How Your Voice Agent Thinks
A tour of what goes into every phone call: the three layers of context that always load, the optional tools that may or may not be installed, and the simple rule that decides which file you should edit.
The big picture
Every time someone calls your number, the TTMA Voice Gateway opens a new session and assembles a fresh prompt from a handful of files on your server. Three layers always load. A fourth optional layer plugs in only if you've enabled it.
Most operators only ever touch one of these layers at a time. Knowing which layer holds which knob is the entire game.
Layer 1 - Identity (always loaded)Every call
Who the agent is. Three Markdown files in your OpenClaw workspace, read on every call. If you change them, the next call uses the new version. No restart needed.
| File | Role | What goes in it |
|---|---|---|
SOUL.md | Voice & personality | Tone, pacing, conversational style. The bot's vibe. |
IDENTITY.md | Name & role | Who the agent is, what it represents, which number it answers on. |
MEMORY.md | Long-term memory | Known contacts, learned facts, recurring preferences. The bot's accumulated context. |
These three files are shared with your OpenClaw agent. Edit them once and both the chat agent and the voice agent inherit the changes.
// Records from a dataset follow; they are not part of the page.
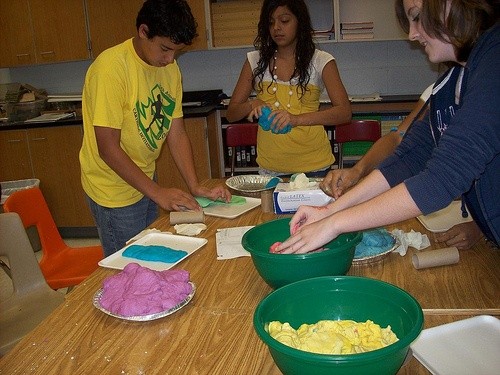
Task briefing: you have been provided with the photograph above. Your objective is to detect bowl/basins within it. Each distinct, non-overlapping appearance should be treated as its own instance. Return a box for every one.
[241,217,363,289]
[252,276,425,375]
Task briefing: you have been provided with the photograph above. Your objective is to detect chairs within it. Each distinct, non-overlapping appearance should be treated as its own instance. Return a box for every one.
[3,187,104,290]
[226,123,258,177]
[335,120,381,169]
[0,212,64,358]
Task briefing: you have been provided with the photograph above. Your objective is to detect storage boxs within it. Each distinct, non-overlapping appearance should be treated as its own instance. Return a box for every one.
[0,97,49,122]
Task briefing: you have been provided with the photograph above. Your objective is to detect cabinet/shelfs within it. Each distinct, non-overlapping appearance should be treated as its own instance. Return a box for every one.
[0,0,90,68]
[0,107,99,239]
[156,105,220,217]
[206,0,409,50]
[84,0,208,59]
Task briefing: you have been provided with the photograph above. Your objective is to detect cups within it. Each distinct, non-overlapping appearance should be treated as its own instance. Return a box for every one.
[261,190,273,213]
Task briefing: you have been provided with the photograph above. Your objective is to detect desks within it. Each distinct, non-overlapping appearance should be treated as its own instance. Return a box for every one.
[64,178,500,315]
[0,301,500,375]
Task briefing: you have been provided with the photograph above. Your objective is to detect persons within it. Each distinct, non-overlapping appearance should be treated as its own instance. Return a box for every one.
[318,82,483,250]
[275,0,500,254]
[79,0,233,258]
[227,0,351,178]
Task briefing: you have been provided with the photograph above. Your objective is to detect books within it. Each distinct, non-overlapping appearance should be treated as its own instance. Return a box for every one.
[340,21,374,39]
[311,30,331,40]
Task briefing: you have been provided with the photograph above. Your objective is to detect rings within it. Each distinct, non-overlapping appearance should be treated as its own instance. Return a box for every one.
[325,187,329,191]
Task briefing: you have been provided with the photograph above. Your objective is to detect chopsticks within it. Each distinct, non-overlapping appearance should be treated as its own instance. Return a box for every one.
[421,308,500,315]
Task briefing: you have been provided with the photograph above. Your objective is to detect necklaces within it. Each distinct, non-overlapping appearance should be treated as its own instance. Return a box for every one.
[273,49,293,110]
Layer 2 - Operational rules (always loaded)Every call
How the agent handles calls. One Markdown playbook at:
~/.openclaw/workspace/protocols/dojo-voice-agent-playbook.mdThis is where you write:
- Hard rules (reply length, when to escalate, what never to say)
- Pricing facts and other things the bot must always know
- Conversation flow (how to open, how to discover the caller's goal, how to close)
- Examples of good answers - short, contextual, mapped to caller intent
Like Layer 1, the playbook is re-read on every call. Edit it, hang up, call back - the new version is live.
Layer 3 - This-call brief (per-call only)This call only
The first two layers are about the bot itself. This third layer is about this specific call. It's injected only for the duration of one session, then thrown away.
For outbound calls
- purposeTemplate - "You're calling Sarah at Acme about her overdue invoice"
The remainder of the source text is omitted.